What are the trickiest models to fit?

Posted on February 15, 2011 9:54 AM by Andrew

John Salvatier writes:

What do you and your readers think are the trickiest models to fit? If I had an algorithm that I claimed could fit many models with little fuss, what kinds of models would really impress you? I am interested in testing different MCMC sampling methods to evaluate their performance and I want to stretch the bounds of their abilities.

I don’t know what’s the trickiest, but just about anything I work on in a serious way gives me some troubles. This reminds me that we should finish our Bayesian Benchmarks paper already.

7 thoughts on “What are the trickiest models to fit?”

Dana on February 15, 2011 6:44 AM at 6:44 am said:

Hierarchical Bayes models of population variability (heterogeneity) are often the most troublesome for me, sometimes requiring very careful choice of hyperpriors and reparameterization to achieve convergence.
Matt Hoffman on February 15, 2011 10:05 AM at 10:05 am said:

I'd say that the short answer to this question is: any model with an exponential or factorial number of posterior modes. Many mixture models, for example, are easy to get good practical results with, but impossible to get to truly mix between all possible modes in polynomial time. HMMs are worse than basic mixtures, and neural network/deep learning models can be worse than either. Most models of discrete data are also hopelessly multimodal.

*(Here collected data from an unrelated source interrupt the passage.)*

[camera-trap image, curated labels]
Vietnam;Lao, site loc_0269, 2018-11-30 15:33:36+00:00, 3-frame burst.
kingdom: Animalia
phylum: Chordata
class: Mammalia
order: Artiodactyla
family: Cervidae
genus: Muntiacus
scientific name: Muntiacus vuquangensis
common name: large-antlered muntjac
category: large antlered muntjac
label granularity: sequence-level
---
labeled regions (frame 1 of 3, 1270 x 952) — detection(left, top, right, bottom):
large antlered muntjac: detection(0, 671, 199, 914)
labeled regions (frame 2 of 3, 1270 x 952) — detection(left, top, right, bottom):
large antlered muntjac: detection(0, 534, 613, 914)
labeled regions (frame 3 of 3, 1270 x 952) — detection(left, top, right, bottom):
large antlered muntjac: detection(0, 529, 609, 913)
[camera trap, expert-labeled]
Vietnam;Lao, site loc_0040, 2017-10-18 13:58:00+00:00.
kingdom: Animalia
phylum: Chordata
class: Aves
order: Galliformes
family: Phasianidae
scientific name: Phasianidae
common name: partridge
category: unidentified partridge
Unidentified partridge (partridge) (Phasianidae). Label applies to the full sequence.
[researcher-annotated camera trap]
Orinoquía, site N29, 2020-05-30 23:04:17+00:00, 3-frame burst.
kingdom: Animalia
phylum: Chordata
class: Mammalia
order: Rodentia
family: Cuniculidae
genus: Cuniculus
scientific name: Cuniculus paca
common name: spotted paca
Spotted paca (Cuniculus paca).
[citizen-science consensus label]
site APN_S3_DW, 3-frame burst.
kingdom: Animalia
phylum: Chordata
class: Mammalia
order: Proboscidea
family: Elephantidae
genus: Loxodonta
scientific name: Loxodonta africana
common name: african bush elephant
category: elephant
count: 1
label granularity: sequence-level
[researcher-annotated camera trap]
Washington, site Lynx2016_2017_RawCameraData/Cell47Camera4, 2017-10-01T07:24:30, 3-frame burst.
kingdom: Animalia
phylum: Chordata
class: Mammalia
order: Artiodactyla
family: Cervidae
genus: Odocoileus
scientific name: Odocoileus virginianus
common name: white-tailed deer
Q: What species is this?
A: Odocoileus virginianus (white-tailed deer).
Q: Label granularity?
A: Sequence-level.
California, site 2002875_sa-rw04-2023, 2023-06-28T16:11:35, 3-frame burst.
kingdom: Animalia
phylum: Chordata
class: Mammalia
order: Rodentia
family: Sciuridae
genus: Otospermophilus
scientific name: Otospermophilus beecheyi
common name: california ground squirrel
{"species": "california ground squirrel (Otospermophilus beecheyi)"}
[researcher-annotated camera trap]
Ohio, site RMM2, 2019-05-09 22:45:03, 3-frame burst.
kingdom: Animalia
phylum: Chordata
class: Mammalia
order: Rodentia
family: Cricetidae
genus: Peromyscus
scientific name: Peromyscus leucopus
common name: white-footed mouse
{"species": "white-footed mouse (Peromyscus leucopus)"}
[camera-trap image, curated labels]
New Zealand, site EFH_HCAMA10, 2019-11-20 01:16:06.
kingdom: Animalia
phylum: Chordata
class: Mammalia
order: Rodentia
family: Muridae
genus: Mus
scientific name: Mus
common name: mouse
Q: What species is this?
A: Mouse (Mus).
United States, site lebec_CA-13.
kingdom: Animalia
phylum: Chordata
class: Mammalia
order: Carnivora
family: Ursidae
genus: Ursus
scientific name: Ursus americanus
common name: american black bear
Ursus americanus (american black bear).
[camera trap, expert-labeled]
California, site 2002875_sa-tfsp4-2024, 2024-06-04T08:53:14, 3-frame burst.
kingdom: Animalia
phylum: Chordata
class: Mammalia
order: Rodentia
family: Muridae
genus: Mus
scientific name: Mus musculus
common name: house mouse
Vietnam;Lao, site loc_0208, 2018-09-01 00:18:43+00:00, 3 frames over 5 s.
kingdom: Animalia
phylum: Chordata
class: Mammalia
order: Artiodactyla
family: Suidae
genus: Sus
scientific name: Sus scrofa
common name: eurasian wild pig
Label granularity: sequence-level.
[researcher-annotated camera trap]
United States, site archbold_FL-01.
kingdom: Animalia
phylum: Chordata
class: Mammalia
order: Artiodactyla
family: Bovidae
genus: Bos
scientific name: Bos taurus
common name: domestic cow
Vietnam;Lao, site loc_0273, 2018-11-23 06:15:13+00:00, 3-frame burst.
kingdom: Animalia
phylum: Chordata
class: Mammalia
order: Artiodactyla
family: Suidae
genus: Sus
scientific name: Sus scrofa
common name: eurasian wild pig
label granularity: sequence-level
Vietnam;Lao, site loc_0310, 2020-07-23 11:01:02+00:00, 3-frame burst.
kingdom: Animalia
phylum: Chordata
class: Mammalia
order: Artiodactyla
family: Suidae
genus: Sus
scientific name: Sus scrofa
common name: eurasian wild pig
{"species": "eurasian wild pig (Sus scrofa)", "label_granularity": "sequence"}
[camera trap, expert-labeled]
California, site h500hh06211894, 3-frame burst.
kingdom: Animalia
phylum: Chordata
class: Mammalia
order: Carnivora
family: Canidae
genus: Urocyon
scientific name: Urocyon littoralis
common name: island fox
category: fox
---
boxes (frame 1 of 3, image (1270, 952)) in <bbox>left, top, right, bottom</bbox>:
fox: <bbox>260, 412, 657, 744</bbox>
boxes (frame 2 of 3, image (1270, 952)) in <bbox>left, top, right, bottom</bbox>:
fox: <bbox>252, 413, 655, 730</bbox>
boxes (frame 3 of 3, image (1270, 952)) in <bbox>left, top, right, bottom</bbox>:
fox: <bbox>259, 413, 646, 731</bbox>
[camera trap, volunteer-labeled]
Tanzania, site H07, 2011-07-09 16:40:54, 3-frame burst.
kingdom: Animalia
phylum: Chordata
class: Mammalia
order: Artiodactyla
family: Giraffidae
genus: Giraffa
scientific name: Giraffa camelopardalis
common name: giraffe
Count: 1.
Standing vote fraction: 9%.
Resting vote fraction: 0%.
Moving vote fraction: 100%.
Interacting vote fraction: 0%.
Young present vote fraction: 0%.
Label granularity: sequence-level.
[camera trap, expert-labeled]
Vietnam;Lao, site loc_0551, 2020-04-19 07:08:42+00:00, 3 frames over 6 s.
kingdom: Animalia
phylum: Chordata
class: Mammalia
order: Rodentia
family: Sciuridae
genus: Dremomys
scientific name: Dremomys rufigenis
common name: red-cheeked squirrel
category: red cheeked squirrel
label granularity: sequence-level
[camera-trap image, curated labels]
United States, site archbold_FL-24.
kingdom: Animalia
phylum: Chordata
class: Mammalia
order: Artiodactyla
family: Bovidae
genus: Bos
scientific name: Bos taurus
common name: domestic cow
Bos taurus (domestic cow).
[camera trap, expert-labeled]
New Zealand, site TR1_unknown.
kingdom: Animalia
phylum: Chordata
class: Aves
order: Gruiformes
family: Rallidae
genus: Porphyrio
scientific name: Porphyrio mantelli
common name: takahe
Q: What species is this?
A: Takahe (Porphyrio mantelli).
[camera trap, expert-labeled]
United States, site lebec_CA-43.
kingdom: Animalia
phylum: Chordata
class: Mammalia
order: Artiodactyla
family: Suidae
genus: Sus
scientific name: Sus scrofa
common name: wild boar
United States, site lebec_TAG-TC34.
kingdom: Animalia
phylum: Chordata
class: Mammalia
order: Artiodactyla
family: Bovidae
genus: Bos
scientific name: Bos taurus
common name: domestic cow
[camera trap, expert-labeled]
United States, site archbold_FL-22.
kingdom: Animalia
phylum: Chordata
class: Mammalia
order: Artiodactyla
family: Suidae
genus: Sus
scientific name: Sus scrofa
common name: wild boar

For many (most?) commonly used models even finding the point estimate that globally maximizes posterior probability is intractable (in human timescales). If you need to get unbiased samples from the true posterior, you're totally out of luck. (Except in a few pathological cases.)

It all depends on what you mean by "fit," of course. If you can live with the fact that you may be ignoring huge high-mass swaths of the posterior (I usually can) then the question is quite different.
jsalvatier on February 15, 2011 10:15 AM at 10:15 am said:

That does sound terrifyingly difficult. Perhaps a better question is: what models are difficult, but possible to fit? In other words, what models take a lot of human effort to fit?
Bob Carpenter on February 15, 2011 11:38 AM at 11:38 am said:

Just the problem we (in a project with Andrew) are working on, so I'll add my two cents to what Matt's already said about multi-modality.

Cent 1: It's also hard to fit models with something like BUGS or JAGS that involve highly correlated parameters. Not necessarily multimodal, but fairly poor to mix using vanilla Gibbs samplers.

That's why we've been exploring Hamiltonian Monte Carlo, which addresses this problem.

But it brings up another problem, which is efficiently computing gradients and dealing with bounds. For instance, with hierarchical models of covariance, the underlying correlation matrix must be positive definite. So we've been looking at some alternative densities for correlation matrices like Lewandowski et al.'s.

Cent 2: Which brings me to point two: scale. The existing general systems like BUGS and JAGS don't scale well to either large numbers of parameters or large amounts of data.

These two issues interact. For instance, if there aren't very many parameters, we could go from gradient-based Hamiltonian Monte Carlo to Hessian-based Monte Carlo of the type Girolami and Calderhead just introduced. But if we have lots of params, the matrix inversions become intractable.

Bonus cent 3: It'd also be nice to roll in non-parametric models, like say Dirichlet processes or Pitman-Yor processes for discrete data.

Bonus cent 4: It'd also be nice to roll in structure in the models, so that I could do HMMs or even more general undirected graphical models like CRFs, but these often require special-purpose algorithms for efficiency.
Wayne on February 16, 2011 5:21 AM at 5:21 am said:

@Bob: Have you considered ADMB (AD Model Builder: http://admb-project.org/) as your general purpose tool? I just discovered it a week ago, so I can't say much from first-hand usage, but it I think it would be worth a look for many of Andrew's readers.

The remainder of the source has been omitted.